Did James Clapper Lie about Trump Campaign Wiretap?

James Clapper, former DNI (Director of National Intelligence) under President Barack Obama from 2010 to 2017, has not admitted that surveillance was conducted on the Presidential campaign of then-candidate Donald Trump in 2016.

Clapper had been making a series of television appearances to promote his new book when an interviewer took the opportunity to ask about the recent news connecting the life-long civil servant and former Under Secretary of Defense for Intelligence to the ongoing Russia imbroglio, of which President Trump sits in the middle. The President has several times mischaracterized Clapper’s words, with Trump claiming to be under attack from political opponents in the U.S. intelligence community and within federal law enforcement agencies such as the FBI.

The root of the issue is the ongoing investigation into President Trump and his campaign’s connections to Russian intelligence. According to Snopes.com, the claim, first put forth by Trump on his Twitter feed because we live in a fiery hellscape, likely originates with a misunderstanding—willful or otherwise—of the reasons behind the FBI’s October 2016 decision to seek a FISA (Foreign Intelligence Surveillance Court) warrant to investigate a computer server registered to the Trump Organization that was communicating with two servers registered to a Russian private bank.

The short answer is, it’s unclear if Clapper, in his role as DNI, knew about the wiretap against Paul Manafort, then-candidate Trump’s campaign manager. Rather than evidence of some grand conspiracy, however, this is actually how the United States government is designed to function.

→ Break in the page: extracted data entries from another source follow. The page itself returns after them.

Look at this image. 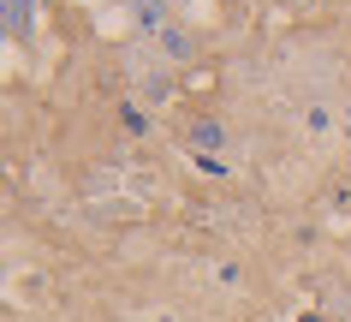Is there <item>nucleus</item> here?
Here are the masks:
<instances>
[{
	"label": "nucleus",
	"mask_w": 351,
	"mask_h": 322,
	"mask_svg": "<svg viewBox=\"0 0 351 322\" xmlns=\"http://www.w3.org/2000/svg\"><path fill=\"white\" fill-rule=\"evenodd\" d=\"M226 143V132H221V119H203V126H197V155H215Z\"/></svg>",
	"instance_id": "1"
},
{
	"label": "nucleus",
	"mask_w": 351,
	"mask_h": 322,
	"mask_svg": "<svg viewBox=\"0 0 351 322\" xmlns=\"http://www.w3.org/2000/svg\"><path fill=\"white\" fill-rule=\"evenodd\" d=\"M161 42H167V54H191V36H179V30H161Z\"/></svg>",
	"instance_id": "2"
},
{
	"label": "nucleus",
	"mask_w": 351,
	"mask_h": 322,
	"mask_svg": "<svg viewBox=\"0 0 351 322\" xmlns=\"http://www.w3.org/2000/svg\"><path fill=\"white\" fill-rule=\"evenodd\" d=\"M298 322H322V317H315V310H310V317H298Z\"/></svg>",
	"instance_id": "3"
}]
</instances>
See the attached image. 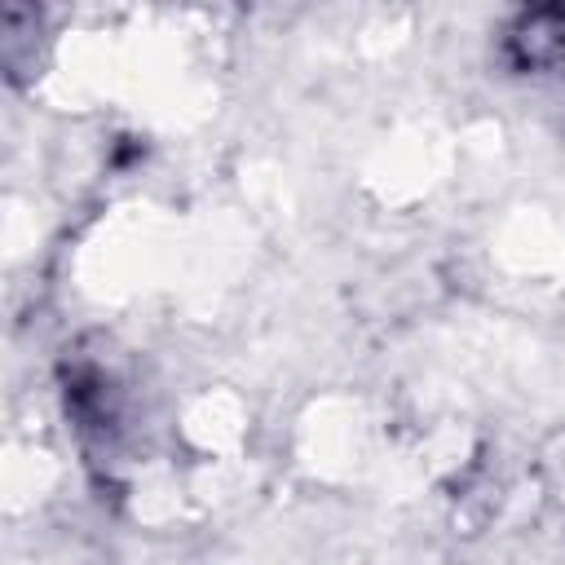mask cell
Returning a JSON list of instances; mask_svg holds the SVG:
<instances>
[{
    "label": "cell",
    "instance_id": "cell-1",
    "mask_svg": "<svg viewBox=\"0 0 565 565\" xmlns=\"http://www.w3.org/2000/svg\"><path fill=\"white\" fill-rule=\"evenodd\" d=\"M503 62L521 75L565 79V4L516 13L503 31Z\"/></svg>",
    "mask_w": 565,
    "mask_h": 565
}]
</instances>
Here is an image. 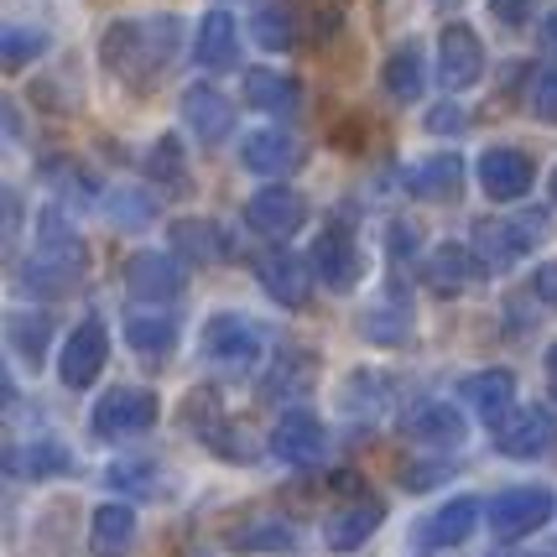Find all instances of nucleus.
<instances>
[{"instance_id":"f257e3e1","label":"nucleus","mask_w":557,"mask_h":557,"mask_svg":"<svg viewBox=\"0 0 557 557\" xmlns=\"http://www.w3.org/2000/svg\"><path fill=\"white\" fill-rule=\"evenodd\" d=\"M177 37H183V26L177 16H146V22H115L104 32V69L121 73L125 84H136L141 89L146 78L157 69H168V58L177 52Z\"/></svg>"},{"instance_id":"f03ea898","label":"nucleus","mask_w":557,"mask_h":557,"mask_svg":"<svg viewBox=\"0 0 557 557\" xmlns=\"http://www.w3.org/2000/svg\"><path fill=\"white\" fill-rule=\"evenodd\" d=\"M78 276H84V240L73 235V224L58 209H48L42 224H37V245L26 256L22 282L32 292H42V297H63Z\"/></svg>"},{"instance_id":"7ed1b4c3","label":"nucleus","mask_w":557,"mask_h":557,"mask_svg":"<svg viewBox=\"0 0 557 557\" xmlns=\"http://www.w3.org/2000/svg\"><path fill=\"white\" fill-rule=\"evenodd\" d=\"M485 516H490V532L500 536V542H521V536H532L536 527L553 521V490L547 485L500 490V495L490 500Z\"/></svg>"},{"instance_id":"20e7f679","label":"nucleus","mask_w":557,"mask_h":557,"mask_svg":"<svg viewBox=\"0 0 557 557\" xmlns=\"http://www.w3.org/2000/svg\"><path fill=\"white\" fill-rule=\"evenodd\" d=\"M542 219H480L474 224V261L480 271H506L521 261V250H532L542 240Z\"/></svg>"},{"instance_id":"39448f33","label":"nucleus","mask_w":557,"mask_h":557,"mask_svg":"<svg viewBox=\"0 0 557 557\" xmlns=\"http://www.w3.org/2000/svg\"><path fill=\"white\" fill-rule=\"evenodd\" d=\"M313 276L329 292H355L364 276V256L355 245V230L349 224H329L313 240Z\"/></svg>"},{"instance_id":"423d86ee","label":"nucleus","mask_w":557,"mask_h":557,"mask_svg":"<svg viewBox=\"0 0 557 557\" xmlns=\"http://www.w3.org/2000/svg\"><path fill=\"white\" fill-rule=\"evenodd\" d=\"M157 396L141 386H115V391H104L99 396V407H95V433L99 437H136L146 433L151 422H157Z\"/></svg>"},{"instance_id":"0eeeda50","label":"nucleus","mask_w":557,"mask_h":557,"mask_svg":"<svg viewBox=\"0 0 557 557\" xmlns=\"http://www.w3.org/2000/svg\"><path fill=\"white\" fill-rule=\"evenodd\" d=\"M104 355H110V334H104V323H99V318H84L69 339H63V355H58V375H63V386L69 391L95 386V375L104 370Z\"/></svg>"},{"instance_id":"6e6552de","label":"nucleus","mask_w":557,"mask_h":557,"mask_svg":"<svg viewBox=\"0 0 557 557\" xmlns=\"http://www.w3.org/2000/svg\"><path fill=\"white\" fill-rule=\"evenodd\" d=\"M203 349H209V360H214L219 370L240 375V370H250L256 355H261V334H256V323H245L240 313H214L209 329H203Z\"/></svg>"},{"instance_id":"1a4fd4ad","label":"nucleus","mask_w":557,"mask_h":557,"mask_svg":"<svg viewBox=\"0 0 557 557\" xmlns=\"http://www.w3.org/2000/svg\"><path fill=\"white\" fill-rule=\"evenodd\" d=\"M495 448L510 454V459H542L557 448V412L547 407H521L510 412L500 428H495Z\"/></svg>"},{"instance_id":"9d476101","label":"nucleus","mask_w":557,"mask_h":557,"mask_svg":"<svg viewBox=\"0 0 557 557\" xmlns=\"http://www.w3.org/2000/svg\"><path fill=\"white\" fill-rule=\"evenodd\" d=\"M480 73H485L480 37H474L469 26H443V37H437V78H443V89H448V95H463V89L480 84Z\"/></svg>"},{"instance_id":"9b49d317","label":"nucleus","mask_w":557,"mask_h":557,"mask_svg":"<svg viewBox=\"0 0 557 557\" xmlns=\"http://www.w3.org/2000/svg\"><path fill=\"white\" fill-rule=\"evenodd\" d=\"M302 219H308V203L297 188H261V194L245 203V224L256 230V235H267V240H287L302 230Z\"/></svg>"},{"instance_id":"f8f14e48","label":"nucleus","mask_w":557,"mask_h":557,"mask_svg":"<svg viewBox=\"0 0 557 557\" xmlns=\"http://www.w3.org/2000/svg\"><path fill=\"white\" fill-rule=\"evenodd\" d=\"M125 292H131L136 302H172V297L183 292V267H177V256H168V250H141V256H131V267H125Z\"/></svg>"},{"instance_id":"ddd939ff","label":"nucleus","mask_w":557,"mask_h":557,"mask_svg":"<svg viewBox=\"0 0 557 557\" xmlns=\"http://www.w3.org/2000/svg\"><path fill=\"white\" fill-rule=\"evenodd\" d=\"M532 157L527 151H516V146H490L485 157H480V183H485V194L495 203H510V198L532 194Z\"/></svg>"},{"instance_id":"4468645a","label":"nucleus","mask_w":557,"mask_h":557,"mask_svg":"<svg viewBox=\"0 0 557 557\" xmlns=\"http://www.w3.org/2000/svg\"><path fill=\"white\" fill-rule=\"evenodd\" d=\"M256 276H261V287H267L282 308H302L308 292H313V271H308L302 256H292V250H267V256L256 261Z\"/></svg>"},{"instance_id":"2eb2a0df","label":"nucleus","mask_w":557,"mask_h":557,"mask_svg":"<svg viewBox=\"0 0 557 557\" xmlns=\"http://www.w3.org/2000/svg\"><path fill=\"white\" fill-rule=\"evenodd\" d=\"M381 521H386V506H381L375 495H360V500L339 506L323 521V542H329L334 553H355V547H364V536H375Z\"/></svg>"},{"instance_id":"dca6fc26","label":"nucleus","mask_w":557,"mask_h":557,"mask_svg":"<svg viewBox=\"0 0 557 557\" xmlns=\"http://www.w3.org/2000/svg\"><path fill=\"white\" fill-rule=\"evenodd\" d=\"M323 448H329V437H323V422L308 412H287L276 422V433H271V454L282 463H297V469H308V463L323 459Z\"/></svg>"},{"instance_id":"f3484780","label":"nucleus","mask_w":557,"mask_h":557,"mask_svg":"<svg viewBox=\"0 0 557 557\" xmlns=\"http://www.w3.org/2000/svg\"><path fill=\"white\" fill-rule=\"evenodd\" d=\"M240 162L250 172H292L302 162V141L282 125H267V131H250L240 141Z\"/></svg>"},{"instance_id":"a211bd4d","label":"nucleus","mask_w":557,"mask_h":557,"mask_svg":"<svg viewBox=\"0 0 557 557\" xmlns=\"http://www.w3.org/2000/svg\"><path fill=\"white\" fill-rule=\"evenodd\" d=\"M183 121H188V131H194L203 146H214L230 136V125H235V104L224 95H214L209 84H198V89H188L183 95Z\"/></svg>"},{"instance_id":"6ab92c4d","label":"nucleus","mask_w":557,"mask_h":557,"mask_svg":"<svg viewBox=\"0 0 557 557\" xmlns=\"http://www.w3.org/2000/svg\"><path fill=\"white\" fill-rule=\"evenodd\" d=\"M459 396L485 417V422L500 428L510 417V407H516V375H510V370H480V375H469L459 386Z\"/></svg>"},{"instance_id":"aec40b11","label":"nucleus","mask_w":557,"mask_h":557,"mask_svg":"<svg viewBox=\"0 0 557 557\" xmlns=\"http://www.w3.org/2000/svg\"><path fill=\"white\" fill-rule=\"evenodd\" d=\"M480 527V506L463 495V500H448V506H437L422 527H417V536H422V547H459V542H469V532Z\"/></svg>"},{"instance_id":"412c9836","label":"nucleus","mask_w":557,"mask_h":557,"mask_svg":"<svg viewBox=\"0 0 557 557\" xmlns=\"http://www.w3.org/2000/svg\"><path fill=\"white\" fill-rule=\"evenodd\" d=\"M459 188H463L459 157H428V162H417L407 172V194L422 198V203H448V198H459Z\"/></svg>"},{"instance_id":"4be33fe9","label":"nucleus","mask_w":557,"mask_h":557,"mask_svg":"<svg viewBox=\"0 0 557 557\" xmlns=\"http://www.w3.org/2000/svg\"><path fill=\"white\" fill-rule=\"evenodd\" d=\"M136 542V510L131 506H99L95 521H89V553L95 557H125Z\"/></svg>"},{"instance_id":"5701e85b","label":"nucleus","mask_w":557,"mask_h":557,"mask_svg":"<svg viewBox=\"0 0 557 557\" xmlns=\"http://www.w3.org/2000/svg\"><path fill=\"white\" fill-rule=\"evenodd\" d=\"M364 339H375V344H401L407 334H412V302L401 297V287H386L381 292V302L364 313Z\"/></svg>"},{"instance_id":"b1692460","label":"nucleus","mask_w":557,"mask_h":557,"mask_svg":"<svg viewBox=\"0 0 557 557\" xmlns=\"http://www.w3.org/2000/svg\"><path fill=\"white\" fill-rule=\"evenodd\" d=\"M240 32H235V22L224 16V11H214V16H203L198 22V42H194V52H198V63L203 69H235L240 63V42H235Z\"/></svg>"},{"instance_id":"393cba45","label":"nucleus","mask_w":557,"mask_h":557,"mask_svg":"<svg viewBox=\"0 0 557 557\" xmlns=\"http://www.w3.org/2000/svg\"><path fill=\"white\" fill-rule=\"evenodd\" d=\"M407 433L417 443H433V448H459L463 443V417L448 407V401H422L412 417H407Z\"/></svg>"},{"instance_id":"a878e982","label":"nucleus","mask_w":557,"mask_h":557,"mask_svg":"<svg viewBox=\"0 0 557 557\" xmlns=\"http://www.w3.org/2000/svg\"><path fill=\"white\" fill-rule=\"evenodd\" d=\"M125 344L141 360H168L172 349H177V323L168 313H131L125 318Z\"/></svg>"},{"instance_id":"bb28decb","label":"nucleus","mask_w":557,"mask_h":557,"mask_svg":"<svg viewBox=\"0 0 557 557\" xmlns=\"http://www.w3.org/2000/svg\"><path fill=\"white\" fill-rule=\"evenodd\" d=\"M245 99L256 104V110H267V115H276V121H292L297 115V84L292 78H282V73H267V69H250L245 73Z\"/></svg>"},{"instance_id":"cd10ccee","label":"nucleus","mask_w":557,"mask_h":557,"mask_svg":"<svg viewBox=\"0 0 557 557\" xmlns=\"http://www.w3.org/2000/svg\"><path fill=\"white\" fill-rule=\"evenodd\" d=\"M474 271H480V261H474L463 245H437L433 256H428V271H422V276H428L433 292L448 297V292H463V282H469Z\"/></svg>"},{"instance_id":"c85d7f7f","label":"nucleus","mask_w":557,"mask_h":557,"mask_svg":"<svg viewBox=\"0 0 557 557\" xmlns=\"http://www.w3.org/2000/svg\"><path fill=\"white\" fill-rule=\"evenodd\" d=\"M172 250L183 256V261H219L224 256V240H219V230L209 219H177L172 224Z\"/></svg>"},{"instance_id":"c756f323","label":"nucleus","mask_w":557,"mask_h":557,"mask_svg":"<svg viewBox=\"0 0 557 557\" xmlns=\"http://www.w3.org/2000/svg\"><path fill=\"white\" fill-rule=\"evenodd\" d=\"M250 37H256L261 48L282 52V48H292V42H297V16H292L282 0H271V5H261V11H256V22H250Z\"/></svg>"},{"instance_id":"7c9ffc66","label":"nucleus","mask_w":557,"mask_h":557,"mask_svg":"<svg viewBox=\"0 0 557 557\" xmlns=\"http://www.w3.org/2000/svg\"><path fill=\"white\" fill-rule=\"evenodd\" d=\"M381 78H386L391 99H417L422 95V52H417L412 42H407V48H396L386 58V73H381Z\"/></svg>"},{"instance_id":"2f4dec72","label":"nucleus","mask_w":557,"mask_h":557,"mask_svg":"<svg viewBox=\"0 0 557 557\" xmlns=\"http://www.w3.org/2000/svg\"><path fill=\"white\" fill-rule=\"evenodd\" d=\"M69 469V454L58 443H32L26 454H11V474H32V480H48V474H63Z\"/></svg>"},{"instance_id":"473e14b6","label":"nucleus","mask_w":557,"mask_h":557,"mask_svg":"<svg viewBox=\"0 0 557 557\" xmlns=\"http://www.w3.org/2000/svg\"><path fill=\"white\" fill-rule=\"evenodd\" d=\"M527 110H532L542 125H557V63L532 69V84H527Z\"/></svg>"},{"instance_id":"72a5a7b5","label":"nucleus","mask_w":557,"mask_h":557,"mask_svg":"<svg viewBox=\"0 0 557 557\" xmlns=\"http://www.w3.org/2000/svg\"><path fill=\"white\" fill-rule=\"evenodd\" d=\"M11 344H16V355H22L26 364L42 360V349H48V318L42 313H16L11 318Z\"/></svg>"},{"instance_id":"f704fd0d","label":"nucleus","mask_w":557,"mask_h":557,"mask_svg":"<svg viewBox=\"0 0 557 557\" xmlns=\"http://www.w3.org/2000/svg\"><path fill=\"white\" fill-rule=\"evenodd\" d=\"M308 370H313V364L302 360V355H287V360H276L271 381L261 386V401H282L287 391H308Z\"/></svg>"},{"instance_id":"c9c22d12","label":"nucleus","mask_w":557,"mask_h":557,"mask_svg":"<svg viewBox=\"0 0 557 557\" xmlns=\"http://www.w3.org/2000/svg\"><path fill=\"white\" fill-rule=\"evenodd\" d=\"M37 52H42V32H32V26H11V32H5V69L11 73L26 69Z\"/></svg>"},{"instance_id":"e433bc0d","label":"nucleus","mask_w":557,"mask_h":557,"mask_svg":"<svg viewBox=\"0 0 557 557\" xmlns=\"http://www.w3.org/2000/svg\"><path fill=\"white\" fill-rule=\"evenodd\" d=\"M151 177H162V183H172V188H183V151H177V141H157V151H151Z\"/></svg>"},{"instance_id":"4c0bfd02","label":"nucleus","mask_w":557,"mask_h":557,"mask_svg":"<svg viewBox=\"0 0 557 557\" xmlns=\"http://www.w3.org/2000/svg\"><path fill=\"white\" fill-rule=\"evenodd\" d=\"M240 547H271V553H292V547H297V532H292V527H282V521H271V527L245 532Z\"/></svg>"},{"instance_id":"58836bf2","label":"nucleus","mask_w":557,"mask_h":557,"mask_svg":"<svg viewBox=\"0 0 557 557\" xmlns=\"http://www.w3.org/2000/svg\"><path fill=\"white\" fill-rule=\"evenodd\" d=\"M536 5H542V0H490V11L506 26H527L536 16Z\"/></svg>"},{"instance_id":"ea45409f","label":"nucleus","mask_w":557,"mask_h":557,"mask_svg":"<svg viewBox=\"0 0 557 557\" xmlns=\"http://www.w3.org/2000/svg\"><path fill=\"white\" fill-rule=\"evenodd\" d=\"M532 292L542 297V302H553V308H557V261H547V267H536Z\"/></svg>"},{"instance_id":"a19ab883","label":"nucleus","mask_w":557,"mask_h":557,"mask_svg":"<svg viewBox=\"0 0 557 557\" xmlns=\"http://www.w3.org/2000/svg\"><path fill=\"white\" fill-rule=\"evenodd\" d=\"M428 131H437V136H448V131H463V115L454 110V104H437L433 115H428Z\"/></svg>"},{"instance_id":"79ce46f5","label":"nucleus","mask_w":557,"mask_h":557,"mask_svg":"<svg viewBox=\"0 0 557 557\" xmlns=\"http://www.w3.org/2000/svg\"><path fill=\"white\" fill-rule=\"evenodd\" d=\"M412 245H417V230L396 219V224H391V250H396V256H412Z\"/></svg>"},{"instance_id":"37998d69","label":"nucleus","mask_w":557,"mask_h":557,"mask_svg":"<svg viewBox=\"0 0 557 557\" xmlns=\"http://www.w3.org/2000/svg\"><path fill=\"white\" fill-rule=\"evenodd\" d=\"M547 391H553V396H557V344H553V349H547Z\"/></svg>"},{"instance_id":"c03bdc74","label":"nucleus","mask_w":557,"mask_h":557,"mask_svg":"<svg viewBox=\"0 0 557 557\" xmlns=\"http://www.w3.org/2000/svg\"><path fill=\"white\" fill-rule=\"evenodd\" d=\"M547 48H557V11H553V22H547Z\"/></svg>"},{"instance_id":"a18cd8bd","label":"nucleus","mask_w":557,"mask_h":557,"mask_svg":"<svg viewBox=\"0 0 557 557\" xmlns=\"http://www.w3.org/2000/svg\"><path fill=\"white\" fill-rule=\"evenodd\" d=\"M553 198H557V168H553Z\"/></svg>"}]
</instances>
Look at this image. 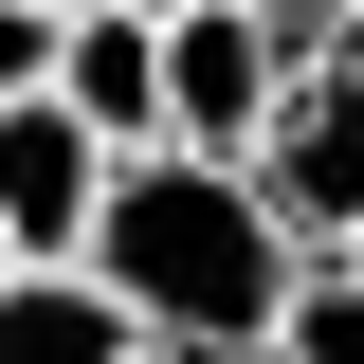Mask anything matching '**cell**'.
<instances>
[{"label": "cell", "instance_id": "cell-10", "mask_svg": "<svg viewBox=\"0 0 364 364\" xmlns=\"http://www.w3.org/2000/svg\"><path fill=\"white\" fill-rule=\"evenodd\" d=\"M18 18H73V0H18Z\"/></svg>", "mask_w": 364, "mask_h": 364}, {"label": "cell", "instance_id": "cell-1", "mask_svg": "<svg viewBox=\"0 0 364 364\" xmlns=\"http://www.w3.org/2000/svg\"><path fill=\"white\" fill-rule=\"evenodd\" d=\"M91 291L128 310V346L146 364H255L273 346V291H291V255H273V219H255V182L237 164H109V200H91Z\"/></svg>", "mask_w": 364, "mask_h": 364}, {"label": "cell", "instance_id": "cell-3", "mask_svg": "<svg viewBox=\"0 0 364 364\" xmlns=\"http://www.w3.org/2000/svg\"><path fill=\"white\" fill-rule=\"evenodd\" d=\"M273 91H291V55H273L237 0H182L164 18V164H255Z\"/></svg>", "mask_w": 364, "mask_h": 364}, {"label": "cell", "instance_id": "cell-4", "mask_svg": "<svg viewBox=\"0 0 364 364\" xmlns=\"http://www.w3.org/2000/svg\"><path fill=\"white\" fill-rule=\"evenodd\" d=\"M55 109H73L109 164H146V146H164V37H146V18H55Z\"/></svg>", "mask_w": 364, "mask_h": 364}, {"label": "cell", "instance_id": "cell-9", "mask_svg": "<svg viewBox=\"0 0 364 364\" xmlns=\"http://www.w3.org/2000/svg\"><path fill=\"white\" fill-rule=\"evenodd\" d=\"M73 18H146V37H164V18H182V0H73Z\"/></svg>", "mask_w": 364, "mask_h": 364}, {"label": "cell", "instance_id": "cell-2", "mask_svg": "<svg viewBox=\"0 0 364 364\" xmlns=\"http://www.w3.org/2000/svg\"><path fill=\"white\" fill-rule=\"evenodd\" d=\"M255 219H273V255L310 273V255H346L364 237V55L328 37V55H291V91H273V128H255Z\"/></svg>", "mask_w": 364, "mask_h": 364}, {"label": "cell", "instance_id": "cell-7", "mask_svg": "<svg viewBox=\"0 0 364 364\" xmlns=\"http://www.w3.org/2000/svg\"><path fill=\"white\" fill-rule=\"evenodd\" d=\"M237 18H255L273 55H328V37H346V18H364V0H237Z\"/></svg>", "mask_w": 364, "mask_h": 364}, {"label": "cell", "instance_id": "cell-11", "mask_svg": "<svg viewBox=\"0 0 364 364\" xmlns=\"http://www.w3.org/2000/svg\"><path fill=\"white\" fill-rule=\"evenodd\" d=\"M346 55H364V18H346Z\"/></svg>", "mask_w": 364, "mask_h": 364}, {"label": "cell", "instance_id": "cell-8", "mask_svg": "<svg viewBox=\"0 0 364 364\" xmlns=\"http://www.w3.org/2000/svg\"><path fill=\"white\" fill-rule=\"evenodd\" d=\"M18 91H55V18H18V0H0V109H18Z\"/></svg>", "mask_w": 364, "mask_h": 364}, {"label": "cell", "instance_id": "cell-5", "mask_svg": "<svg viewBox=\"0 0 364 364\" xmlns=\"http://www.w3.org/2000/svg\"><path fill=\"white\" fill-rule=\"evenodd\" d=\"M0 364H146L91 273H0Z\"/></svg>", "mask_w": 364, "mask_h": 364}, {"label": "cell", "instance_id": "cell-6", "mask_svg": "<svg viewBox=\"0 0 364 364\" xmlns=\"http://www.w3.org/2000/svg\"><path fill=\"white\" fill-rule=\"evenodd\" d=\"M255 364H364V291H346V273L310 255L291 291H273V346H255Z\"/></svg>", "mask_w": 364, "mask_h": 364}]
</instances>
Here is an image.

As Director of National Intelligence, Clapper was part of the Executive Branch, ultimately answerable to President Obama. The FBI, which requested the FISA warrant on Manafort that included the Trump Organization server, is part of the separate but equal Judicial Branch. As an agency under a separate branch of the federal government, the FBI was under no obligation to inform other branches of their investigative priorities.